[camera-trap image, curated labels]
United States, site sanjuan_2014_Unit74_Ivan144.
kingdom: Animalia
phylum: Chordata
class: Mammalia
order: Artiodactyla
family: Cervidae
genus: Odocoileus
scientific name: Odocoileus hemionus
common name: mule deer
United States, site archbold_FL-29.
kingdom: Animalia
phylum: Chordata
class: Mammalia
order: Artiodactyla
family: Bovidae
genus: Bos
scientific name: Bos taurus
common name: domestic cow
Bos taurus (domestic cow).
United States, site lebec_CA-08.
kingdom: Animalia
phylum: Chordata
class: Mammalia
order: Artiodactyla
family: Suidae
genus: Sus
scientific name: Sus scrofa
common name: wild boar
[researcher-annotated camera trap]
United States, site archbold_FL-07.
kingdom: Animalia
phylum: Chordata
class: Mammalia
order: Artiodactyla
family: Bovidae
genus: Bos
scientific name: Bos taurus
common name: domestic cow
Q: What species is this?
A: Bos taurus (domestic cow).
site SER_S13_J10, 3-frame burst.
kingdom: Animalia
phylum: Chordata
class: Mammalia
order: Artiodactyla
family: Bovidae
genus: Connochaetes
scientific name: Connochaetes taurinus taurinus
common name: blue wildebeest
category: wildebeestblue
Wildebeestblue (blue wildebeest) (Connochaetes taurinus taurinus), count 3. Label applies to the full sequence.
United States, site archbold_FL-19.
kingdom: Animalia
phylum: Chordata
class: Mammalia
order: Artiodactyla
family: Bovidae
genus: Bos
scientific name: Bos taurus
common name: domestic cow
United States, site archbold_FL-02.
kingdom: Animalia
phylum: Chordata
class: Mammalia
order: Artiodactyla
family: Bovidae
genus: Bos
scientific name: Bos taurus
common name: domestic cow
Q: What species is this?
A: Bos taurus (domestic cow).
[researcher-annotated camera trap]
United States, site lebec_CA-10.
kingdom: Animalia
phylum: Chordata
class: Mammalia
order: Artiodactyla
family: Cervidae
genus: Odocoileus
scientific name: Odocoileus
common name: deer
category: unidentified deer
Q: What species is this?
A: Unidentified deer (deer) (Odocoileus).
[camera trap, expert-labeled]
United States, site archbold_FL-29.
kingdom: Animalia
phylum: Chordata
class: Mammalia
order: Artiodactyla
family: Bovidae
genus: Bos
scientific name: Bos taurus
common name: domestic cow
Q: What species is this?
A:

### Work item
Reproduce the data exactly. Keep every line intact.

### Result below
[camera-trap image, curated labels]
United States, site sanjuan_2014_Unit74_Ivan144.
kingdom: Animalia
phylum: Chordata
class: Mammalia
order: Artiodactyla
family: Cervidae
genus: Odocoileus
scientific name: Odocoileus hemionus
common name: mule deer
United States, site archbold_FL-29.
kingdom: Animalia
phylum: Chordata
class: Mammalia
order: Artiodactyla
family: Bovidae
genus: Bos
scientific name: Bos taurus
common name: domestic cow
Bos taurus (domestic cow).
United States, site lebec_CA-08.
kingdom: Animalia
phylum: Chordata
class: Mammalia
order: Artiodactyla
family: Suidae
genus: Sus
scientific name: Sus scrofa
common name: wild boar
[researcher-annotated camera trap]
United States, site archbold_FL-07.
kingdom: Animalia
phylum: Chordata
class: Mammalia
order: Artiodactyla
family: Bovidae
genus: Bos
scientific name: Bos taurus
common name: domestic cow
Q: What species is this?
A: Bos taurus (domestic cow).
site SER_S13_J10, 3-frame burst.
kingdom: Animalia
phylum: Chordata
class: Mammalia
order: Artiodactyla
family: Bovidae
genus: Connochaetes
scientific name: Connochaetes taurinus taurinus
common name: blue wildebeest
category: wildebeestblue
Wildebeestblue (blue wildebeest) (Connochaetes taurinus taurinus), count 3. Label applies to the full sequence.
United States, site archbold_FL-19.
kingdom: Animalia
phylum: Chordata
class: Mammalia
order: Artiodactyla
family: Bovidae
genus: Bos
scientific name: Bos taurus
common name: domestic cow
United States, site archbold_FL-02.
kingdom: Animalia
phylum: Chordata
class: Mammalia
order: Artiodactyla
family: Bovidae
genus: Bos
scientific name: Bos taurus
common name: domestic cow
Q: What species is this?
A: Bos taurus (domestic cow).
[researcher-annotated camera trap]
United States, site lebec_CA-10.
kingdom: Animalia
phylum: Chordata
class: Mammalia
order: Artiodactyla
family: Cervidae
genus: Odocoileus
scientific name: Odocoileus
common name: deer
category: unidentified deer
Q: What species is this?
A: Unidentified deer (deer) (Odocoileus).
[camera trap, expert-labeled]
United States, site archbold_FL-29.
kingdom: Animalia
phylum: Chordata
class: Mammalia
order: Artiodactyla
family: Bovidae
genus: Bos
scientific name: Bos taurus
common name: domestic cow
Q: What species is this?
A:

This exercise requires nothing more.